Quoted passage
───
UNITED STATES DISTRICT COURT FOR THE NORTHERN DISTRICT OF GEORGIA ATLANTA DIVISION
Jan 25, 2016
CRIMINAL ACTION NO. 1:08-CR-345-CC-AJB-3 (N.D. Ga. Jan. 25, 2016)

Opinion

CRIMINAL ACTION NO. 1:08-CR-345-CC-AJB-3 CIVIL ACTION NO. 1:12-CV-3510-CC-AJB

01-25-2016

ROBERT B. SURLES, BOP Reg. # 60324-019, Movant, v. UNITED STATES OF AMERICA, Respondent.


MOTION TO VACATE 28 U.S.C. § 2255

UNITED STATES MAGISTRATE JUDGE'S ORDER AND FINAL REPORT AND RECOMMENDATION

Movant, Robert B. Surles, confined in the Federal Prison Camp in Yankton, South Dakota, submitted a 28 U.S.C. § 2255 motion to vacate, set aside, or correct his sentence in criminal action number 1:08-cr-345-CC-AJB-3. [Doc. 218.] The undersigned allowed Movant to file three amendments and supplements to his § 2255 motion. [Docs. 222, 224, 229; see also Docs. 226, 230.] The undersigned also allowed Movant to submit a fourth supplement, and Movant has done so. [Doc. 234; see also Doc. 230.] Accordingly, Movant's fourth motion to supplement, [Doc. 234], is GRANTED.

Citations to the record in this Order and Final Report and Recommendation refer to case number 1:08-cr-345-CC-AJB-3.

The Government filed a response in opposition to the § 2255 motion and four amendments and supplements, [Doc. 236], and Movant filed a reply, [Doc. 240]. Movant later submitted a fifth motion to supplement. [Doc. 254.] The undersigned previously warned Movant that any attempt to supplement his § 2255 motion a fifth time would not be granted as a matter of course. [Doc. 230 at 1-2.] Movant has not shown good cause for the submission of his fifth supplement. Accordingly, Movant's fifth motion to supplement, [Doc. 254], is DENIED.

For the reasons discussed below, the undersigned RECOMMENDS that the § 2255 motion, [Doc. 218], as amended and supplemented, [see Docs. 222, 224, 229, 234], be DENIED.
───
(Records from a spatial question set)
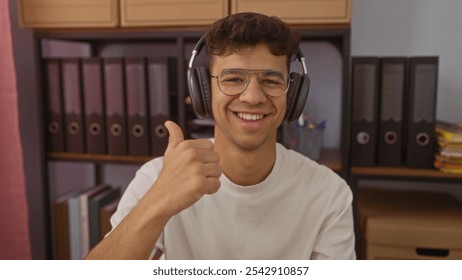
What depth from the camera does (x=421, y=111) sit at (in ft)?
4.10

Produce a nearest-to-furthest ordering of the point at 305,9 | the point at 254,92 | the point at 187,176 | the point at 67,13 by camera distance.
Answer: the point at 187,176, the point at 254,92, the point at 305,9, the point at 67,13

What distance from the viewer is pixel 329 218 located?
0.96m

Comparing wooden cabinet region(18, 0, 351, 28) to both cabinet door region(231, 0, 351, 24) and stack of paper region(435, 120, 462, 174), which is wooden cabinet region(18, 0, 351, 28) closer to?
cabinet door region(231, 0, 351, 24)

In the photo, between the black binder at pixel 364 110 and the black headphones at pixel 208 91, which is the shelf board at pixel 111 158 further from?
the black headphones at pixel 208 91

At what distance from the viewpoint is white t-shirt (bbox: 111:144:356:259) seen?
94cm

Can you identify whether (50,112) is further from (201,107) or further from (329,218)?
(329,218)

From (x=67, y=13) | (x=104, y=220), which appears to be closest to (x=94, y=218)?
(x=104, y=220)

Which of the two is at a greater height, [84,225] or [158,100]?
───
The tasks
1. Answer these from the magistrate judge's order:
(a) In which facility is the movant confined?
(b) What document number is given for the movant's fifth motion to supplement?
(c) What civil action number appears with the criminal action number?
2. Copy the stretch of the magistrate judge's order from "For the reasons" through "234], be DENIED.".

Answers per task
1.
(a) The Federal Prison Camp in Yankton, South Dakota.
(b) Doc. 254.
(c) 1:12-CV-3510-CC-AJB.

2.
For the reasons discussed below, the undersigned RECOMMENDS that the § 2255 motion, [Doc. 218], as amended and supplemented, [see Docs. 222, 224, 229, 234], be DENIED.